[First in the Field by George Manville Fenn]@TWC D-Link bookFirst in the Field CHAPTER THIRTEEN 11/13
Then, in the regular rhythmic motion of that canter, there were moments when the traveller began to feel drowsy.
But he shook off the feeling, nipped the horse's sides more tightly, and felt how the beast responded by increasing its pace. On still, and on, over the rich green flower-decked earth; past groves of trees whose names he did not know,--some bearing the thin foliage of grey or sage green, with delicate shades of pink and blue, others like a coarse-leaved spiky-looking fir, whose boughs touched the ground, and densely clustered upward in a pyramid of dark glistening growth that would have hidden a dozen men from a traveller's gaze. There were the mountains, too, in a long ridge, stretching away to right and left, and always of a delicious amethystine blue, that looked as transparent as water, but always as far off as ever. A grand, a lovely ride, but a terrible one in that heat; for this was the time when the doctor always had a midday halt by water and in the shade of trees.
But there was no stopping for hours at a time like this.
Nic felt that he must get on as fast as he could, and with his eyes fixed upon the notch he rode forward to the regular beat of his horse's hoofs. Hotter and hotter grew the day, and as Nic glanced from side to side he saw that he was not the only sufferer, for the dogs were trotting along with their heads down, and they gazed up at him and whined.

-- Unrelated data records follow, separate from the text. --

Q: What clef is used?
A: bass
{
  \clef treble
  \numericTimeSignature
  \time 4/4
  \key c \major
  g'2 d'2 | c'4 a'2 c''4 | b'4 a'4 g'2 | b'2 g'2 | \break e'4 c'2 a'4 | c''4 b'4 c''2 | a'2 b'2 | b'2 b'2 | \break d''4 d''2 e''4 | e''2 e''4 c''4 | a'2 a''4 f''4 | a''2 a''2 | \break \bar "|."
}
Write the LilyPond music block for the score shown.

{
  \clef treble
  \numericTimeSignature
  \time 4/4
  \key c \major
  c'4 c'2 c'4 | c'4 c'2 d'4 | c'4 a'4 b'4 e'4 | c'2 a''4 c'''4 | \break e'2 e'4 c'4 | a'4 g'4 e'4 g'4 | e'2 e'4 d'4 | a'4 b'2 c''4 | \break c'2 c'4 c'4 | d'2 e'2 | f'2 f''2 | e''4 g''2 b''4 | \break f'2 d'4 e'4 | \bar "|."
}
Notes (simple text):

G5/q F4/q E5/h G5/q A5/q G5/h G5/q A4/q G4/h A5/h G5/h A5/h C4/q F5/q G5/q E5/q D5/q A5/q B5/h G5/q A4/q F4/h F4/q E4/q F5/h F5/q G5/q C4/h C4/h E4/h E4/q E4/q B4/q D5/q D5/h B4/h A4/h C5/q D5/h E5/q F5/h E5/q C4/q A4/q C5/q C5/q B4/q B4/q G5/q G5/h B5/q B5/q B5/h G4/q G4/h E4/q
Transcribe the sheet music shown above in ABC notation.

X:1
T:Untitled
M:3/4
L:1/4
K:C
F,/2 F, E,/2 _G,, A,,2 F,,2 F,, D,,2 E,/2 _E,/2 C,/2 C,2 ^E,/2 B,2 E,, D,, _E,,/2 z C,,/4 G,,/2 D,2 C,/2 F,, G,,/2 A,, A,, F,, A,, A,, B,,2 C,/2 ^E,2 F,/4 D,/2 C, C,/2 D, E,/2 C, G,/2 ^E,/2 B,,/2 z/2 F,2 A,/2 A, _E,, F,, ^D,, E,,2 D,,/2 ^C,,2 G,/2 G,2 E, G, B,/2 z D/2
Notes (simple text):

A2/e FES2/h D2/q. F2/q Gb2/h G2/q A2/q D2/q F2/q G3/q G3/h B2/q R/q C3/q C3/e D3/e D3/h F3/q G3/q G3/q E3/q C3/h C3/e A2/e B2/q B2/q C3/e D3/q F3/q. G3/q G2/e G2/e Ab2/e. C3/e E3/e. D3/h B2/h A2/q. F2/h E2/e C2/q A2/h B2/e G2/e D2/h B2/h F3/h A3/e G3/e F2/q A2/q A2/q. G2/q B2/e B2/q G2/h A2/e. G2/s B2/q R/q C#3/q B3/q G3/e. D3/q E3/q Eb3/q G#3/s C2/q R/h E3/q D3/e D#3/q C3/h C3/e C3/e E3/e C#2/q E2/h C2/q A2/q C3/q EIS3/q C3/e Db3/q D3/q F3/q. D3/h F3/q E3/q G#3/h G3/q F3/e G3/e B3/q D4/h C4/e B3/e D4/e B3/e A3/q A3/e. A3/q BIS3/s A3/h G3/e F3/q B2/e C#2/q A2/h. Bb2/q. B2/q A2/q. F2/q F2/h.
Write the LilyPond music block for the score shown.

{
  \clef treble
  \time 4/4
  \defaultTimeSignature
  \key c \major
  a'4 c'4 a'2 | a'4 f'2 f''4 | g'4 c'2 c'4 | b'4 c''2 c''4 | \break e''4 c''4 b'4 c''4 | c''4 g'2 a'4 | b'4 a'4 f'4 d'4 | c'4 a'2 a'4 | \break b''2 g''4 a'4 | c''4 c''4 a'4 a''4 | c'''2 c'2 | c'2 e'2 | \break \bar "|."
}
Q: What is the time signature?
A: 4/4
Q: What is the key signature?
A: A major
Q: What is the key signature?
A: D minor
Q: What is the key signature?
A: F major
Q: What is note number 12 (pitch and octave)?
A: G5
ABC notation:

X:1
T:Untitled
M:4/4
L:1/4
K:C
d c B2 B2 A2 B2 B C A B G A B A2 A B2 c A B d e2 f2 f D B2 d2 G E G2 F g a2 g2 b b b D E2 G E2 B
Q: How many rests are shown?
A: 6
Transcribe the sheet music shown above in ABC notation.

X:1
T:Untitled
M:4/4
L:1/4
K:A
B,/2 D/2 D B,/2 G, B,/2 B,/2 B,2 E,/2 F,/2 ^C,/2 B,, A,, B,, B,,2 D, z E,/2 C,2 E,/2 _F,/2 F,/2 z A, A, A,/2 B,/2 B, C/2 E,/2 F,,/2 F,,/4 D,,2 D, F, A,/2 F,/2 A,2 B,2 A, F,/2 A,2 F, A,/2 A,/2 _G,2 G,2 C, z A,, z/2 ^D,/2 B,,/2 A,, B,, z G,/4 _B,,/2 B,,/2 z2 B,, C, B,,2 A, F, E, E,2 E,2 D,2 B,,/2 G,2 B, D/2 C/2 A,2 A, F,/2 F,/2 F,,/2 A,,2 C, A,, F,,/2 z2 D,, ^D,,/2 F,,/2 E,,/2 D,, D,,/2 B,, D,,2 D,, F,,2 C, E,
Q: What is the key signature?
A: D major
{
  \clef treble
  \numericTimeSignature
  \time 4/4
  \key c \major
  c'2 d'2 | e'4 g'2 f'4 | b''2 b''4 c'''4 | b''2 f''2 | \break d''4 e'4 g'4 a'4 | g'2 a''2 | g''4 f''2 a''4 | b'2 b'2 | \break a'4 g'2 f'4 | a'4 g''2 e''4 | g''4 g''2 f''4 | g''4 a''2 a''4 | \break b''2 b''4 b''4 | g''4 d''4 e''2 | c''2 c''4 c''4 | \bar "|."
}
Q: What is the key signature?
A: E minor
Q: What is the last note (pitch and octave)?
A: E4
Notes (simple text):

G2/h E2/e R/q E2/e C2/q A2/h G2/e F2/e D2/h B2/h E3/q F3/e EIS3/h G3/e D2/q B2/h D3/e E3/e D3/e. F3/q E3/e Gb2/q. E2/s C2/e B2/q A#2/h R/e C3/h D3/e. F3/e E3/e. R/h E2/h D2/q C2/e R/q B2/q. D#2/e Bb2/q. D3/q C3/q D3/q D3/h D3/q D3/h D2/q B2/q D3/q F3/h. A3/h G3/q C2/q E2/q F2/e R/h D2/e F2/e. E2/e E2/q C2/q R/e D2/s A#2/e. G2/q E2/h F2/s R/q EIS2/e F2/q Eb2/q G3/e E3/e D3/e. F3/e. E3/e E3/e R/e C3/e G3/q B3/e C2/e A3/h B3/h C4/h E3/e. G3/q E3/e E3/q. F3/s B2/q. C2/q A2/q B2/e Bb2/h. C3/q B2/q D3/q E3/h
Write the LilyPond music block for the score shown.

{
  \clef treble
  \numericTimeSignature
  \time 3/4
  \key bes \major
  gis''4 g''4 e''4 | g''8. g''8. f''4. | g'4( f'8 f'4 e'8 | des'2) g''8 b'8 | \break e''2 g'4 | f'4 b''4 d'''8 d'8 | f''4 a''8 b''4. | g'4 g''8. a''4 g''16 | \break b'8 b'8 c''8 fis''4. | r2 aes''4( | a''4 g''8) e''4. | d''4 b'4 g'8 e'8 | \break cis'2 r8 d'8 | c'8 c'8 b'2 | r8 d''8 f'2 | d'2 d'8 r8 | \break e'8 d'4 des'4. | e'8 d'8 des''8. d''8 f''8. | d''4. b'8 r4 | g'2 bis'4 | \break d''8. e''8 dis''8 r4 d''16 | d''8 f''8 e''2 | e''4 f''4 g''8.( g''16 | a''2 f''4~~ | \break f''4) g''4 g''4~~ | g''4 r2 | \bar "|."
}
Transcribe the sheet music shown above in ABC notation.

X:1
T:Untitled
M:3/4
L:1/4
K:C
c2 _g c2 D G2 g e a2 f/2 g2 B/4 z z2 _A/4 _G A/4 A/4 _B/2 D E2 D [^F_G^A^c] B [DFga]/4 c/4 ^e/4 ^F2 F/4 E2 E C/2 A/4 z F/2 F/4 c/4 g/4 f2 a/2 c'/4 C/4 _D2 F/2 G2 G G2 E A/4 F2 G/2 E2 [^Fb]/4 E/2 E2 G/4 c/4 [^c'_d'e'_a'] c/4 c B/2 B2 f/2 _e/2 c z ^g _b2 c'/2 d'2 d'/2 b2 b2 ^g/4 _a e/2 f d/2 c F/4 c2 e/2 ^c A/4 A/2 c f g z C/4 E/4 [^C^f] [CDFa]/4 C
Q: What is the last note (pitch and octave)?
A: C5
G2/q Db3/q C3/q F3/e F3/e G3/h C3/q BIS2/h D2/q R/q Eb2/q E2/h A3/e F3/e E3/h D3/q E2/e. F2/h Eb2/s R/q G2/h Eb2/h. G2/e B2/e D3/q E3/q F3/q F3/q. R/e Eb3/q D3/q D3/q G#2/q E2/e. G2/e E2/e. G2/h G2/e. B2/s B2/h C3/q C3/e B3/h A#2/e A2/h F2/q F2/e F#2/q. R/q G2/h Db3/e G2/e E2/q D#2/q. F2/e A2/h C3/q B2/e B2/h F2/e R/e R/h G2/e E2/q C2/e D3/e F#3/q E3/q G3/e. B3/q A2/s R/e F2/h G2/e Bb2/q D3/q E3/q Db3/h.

His horse, too, began to look more distressed, but it did not flag, keeping up that steady canter toward the blue mountains that never seemed to grow any nearer. For a few moments the idea lingered in Nic's brain, that he must draw rein in the shade of the next clump of trees, but the thought evoked the face of his father, back there at the waggon, anxious about those dear to him, wondering how all had sped at the Bluff, and he felt that he could not halt even for an hour--that he must go on and on. Then he began wondering how he would find the place--whether the blacks had been during his father's absence, and attacked it when it was only defended by women and the servants, who might have escaped for their lives. This idea of the place having been attacked sent such a thrill through Nic that he felt ready for any amount more exertion, and instead of halting he urged his willing steed on, shouted to the dogs and made them leap forward, while his eyes wandered about in search of enemies, but only to see something moving in the distance which, resembled the ostrich of his old picture-books.